— Given text —

===

The Offshore Services segment markets its services primarily to major oil and gas companies and independent operators. The Offshore Services segment’s most significant customer during the past two years has been Maritech, and the majority of the remaining Maritech work to be performed for Maritech is planned to be performed during 2012. Other major customers include Apache, Chevron, Mariner Energy, Nexen Petroleum USA Inc., Stone Energy, Versabuild, and W&T Offshore. The Offshore Services segment’s services are performed primarily offshore in the U.S. Gulf of Mexico, however, the segment is also seeking to expand its operations to international markets. Our principal competitors in the U.S. Gulf of Mexico market are Technip USA (formerly Global Industries, Ltd.), Offshore Specialty Fabricators, Inc., Cal Dive International, Inc., and Superior Energy Services, Inc. This market is highly competitive, and competition is based primarily on service, equipment availability, safety record, and price. Our ability to acquire or lease suitable service vessels and other operating equipment is particularly important to our ability to serve our existing customers and to expand our operations to other markets.

Other Business Matters

Marketing and Distribution

The Fluids Division markets its CBF products through its distribution facilities located in the U.S. Gulf Coast region, the North Sea region of Europe, and certain other foreign markets, including Brazil, West Africa, and the Middle East.

Non-oilfield calcium chloride products are also marketed through the Division’s sales offices in California, Missouri, Pennsylvania, and Texas, as well as through a network of distributors located throughout the United States and northern and central Europe. In addition to production facilities in the United States and Europe, the Division has distribution facilities strategically located to provide efficient product distribution.

None of our customers individually exceeded 10% of our total consolidated revenues during the year ended December 31, 2011.

Backlog

Our backlog is not indicative of our estimated future revenues, because a majority of our products and services either are not sold under long-term contracts or do not require long lead times to procure or deliver. Our backlog consists of estimated future revenues associated with a portion of our well abandonment and decommissioning business consisting of the non-Maritech share of the well abandonment and decommissioning work associated with the remaining oil and gas properties operated by Maritech. Following the sales of Maritech oil and gas properties during 2011, our estimated backlog on December 31, 2011 was $11.6 million, the majority of which is expected to be billed during 2012. This compares to an estimated backlog of $64.1 million at December 31, 2010.

===

— Provided information —

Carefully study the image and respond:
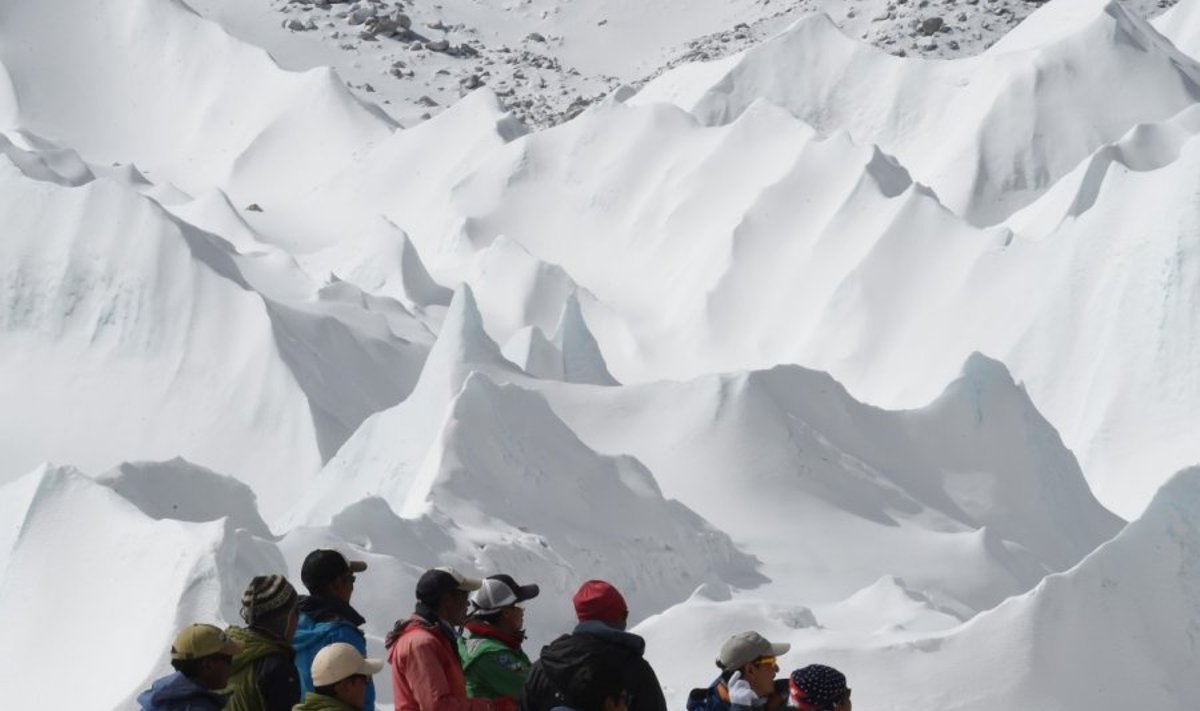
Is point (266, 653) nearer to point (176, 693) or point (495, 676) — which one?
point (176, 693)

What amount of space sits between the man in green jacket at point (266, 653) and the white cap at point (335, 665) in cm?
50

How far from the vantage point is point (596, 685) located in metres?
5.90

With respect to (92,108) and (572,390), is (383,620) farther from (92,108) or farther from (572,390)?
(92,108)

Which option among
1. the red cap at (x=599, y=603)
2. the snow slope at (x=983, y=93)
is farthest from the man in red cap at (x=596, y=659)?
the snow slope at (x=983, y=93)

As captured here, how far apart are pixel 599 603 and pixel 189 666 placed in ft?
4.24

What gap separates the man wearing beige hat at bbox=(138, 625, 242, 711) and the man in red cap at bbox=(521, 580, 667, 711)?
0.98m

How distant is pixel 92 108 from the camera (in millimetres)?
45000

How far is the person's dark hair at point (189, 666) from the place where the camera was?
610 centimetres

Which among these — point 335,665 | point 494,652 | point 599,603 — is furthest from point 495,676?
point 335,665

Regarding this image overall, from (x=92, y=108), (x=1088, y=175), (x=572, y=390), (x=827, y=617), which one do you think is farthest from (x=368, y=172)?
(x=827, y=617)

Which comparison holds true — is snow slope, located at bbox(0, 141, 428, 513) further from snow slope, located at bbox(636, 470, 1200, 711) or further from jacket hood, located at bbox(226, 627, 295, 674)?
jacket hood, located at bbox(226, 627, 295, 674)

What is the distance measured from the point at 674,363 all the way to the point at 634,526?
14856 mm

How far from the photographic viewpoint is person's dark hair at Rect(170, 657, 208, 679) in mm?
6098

===

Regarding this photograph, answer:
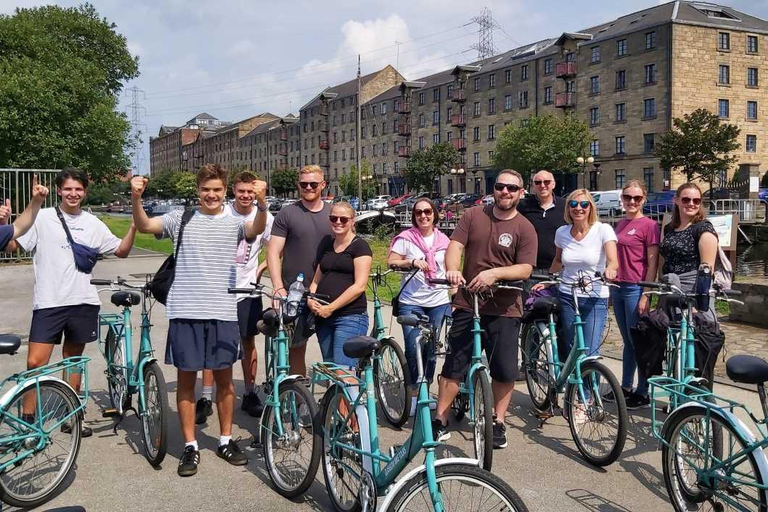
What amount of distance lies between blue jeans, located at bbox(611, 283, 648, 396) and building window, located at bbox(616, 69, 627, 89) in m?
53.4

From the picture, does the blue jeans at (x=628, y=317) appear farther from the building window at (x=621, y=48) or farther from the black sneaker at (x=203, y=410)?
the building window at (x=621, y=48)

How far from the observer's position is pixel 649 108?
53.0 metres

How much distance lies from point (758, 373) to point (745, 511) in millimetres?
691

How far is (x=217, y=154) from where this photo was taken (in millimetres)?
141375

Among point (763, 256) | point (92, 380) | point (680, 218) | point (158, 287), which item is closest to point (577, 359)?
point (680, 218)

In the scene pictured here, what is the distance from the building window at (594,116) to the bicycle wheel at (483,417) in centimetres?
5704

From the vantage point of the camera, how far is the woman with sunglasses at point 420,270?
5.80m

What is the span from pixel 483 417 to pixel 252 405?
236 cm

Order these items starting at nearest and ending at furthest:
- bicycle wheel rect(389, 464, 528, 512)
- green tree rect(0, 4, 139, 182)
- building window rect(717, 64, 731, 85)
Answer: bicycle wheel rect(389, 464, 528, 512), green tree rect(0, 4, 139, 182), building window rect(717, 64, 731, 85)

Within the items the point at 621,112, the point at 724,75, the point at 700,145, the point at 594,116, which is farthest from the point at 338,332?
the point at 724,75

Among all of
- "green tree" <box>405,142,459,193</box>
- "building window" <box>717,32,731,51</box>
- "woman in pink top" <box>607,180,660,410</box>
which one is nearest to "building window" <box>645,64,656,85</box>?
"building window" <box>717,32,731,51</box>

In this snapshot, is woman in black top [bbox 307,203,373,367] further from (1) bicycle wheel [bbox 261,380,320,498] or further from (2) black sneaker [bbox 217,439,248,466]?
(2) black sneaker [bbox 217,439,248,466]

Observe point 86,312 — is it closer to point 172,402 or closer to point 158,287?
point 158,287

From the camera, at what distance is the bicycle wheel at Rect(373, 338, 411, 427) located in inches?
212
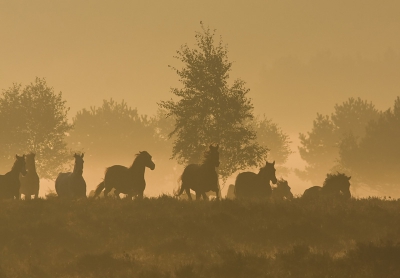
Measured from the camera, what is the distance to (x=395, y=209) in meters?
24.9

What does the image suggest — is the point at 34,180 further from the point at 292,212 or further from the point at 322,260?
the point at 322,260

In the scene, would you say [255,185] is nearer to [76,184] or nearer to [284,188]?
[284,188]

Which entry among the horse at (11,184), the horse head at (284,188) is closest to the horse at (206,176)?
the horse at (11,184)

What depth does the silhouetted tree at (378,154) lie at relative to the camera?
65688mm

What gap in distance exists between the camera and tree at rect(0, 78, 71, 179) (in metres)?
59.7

===

— Tasks and exercises —
• A. In the given text, what was the estimated backlog on December 31, 2011?
• B. Write out the given text word for word, from "Marketing and Distribution" to "December 31, 2011.".

— Exercise results —
• A. $11.6 million

• B.
Marketing and Distribution

The Fluids Division markets its CBF products through its distribution facilities located in the U.S. Gulf Coast region, the North Sea region of Europe, and certain other foreign markets, including Brazil, West Africa, and the Middle East.

Non-oilfield calcium chloride products are also marketed through the Division’s sales offices in California, Missouri, Pennsylvania, and Texas, as well as through a network of distributors located throughout the United States and northern and central Europe. In addition to production facilities in the United States and Europe, the Division has distribution facilities strategically located to provide efficient product distribution.

None of our customers individually exceeded 10% of our total consolidated revenues during the year ended December 31, 2011.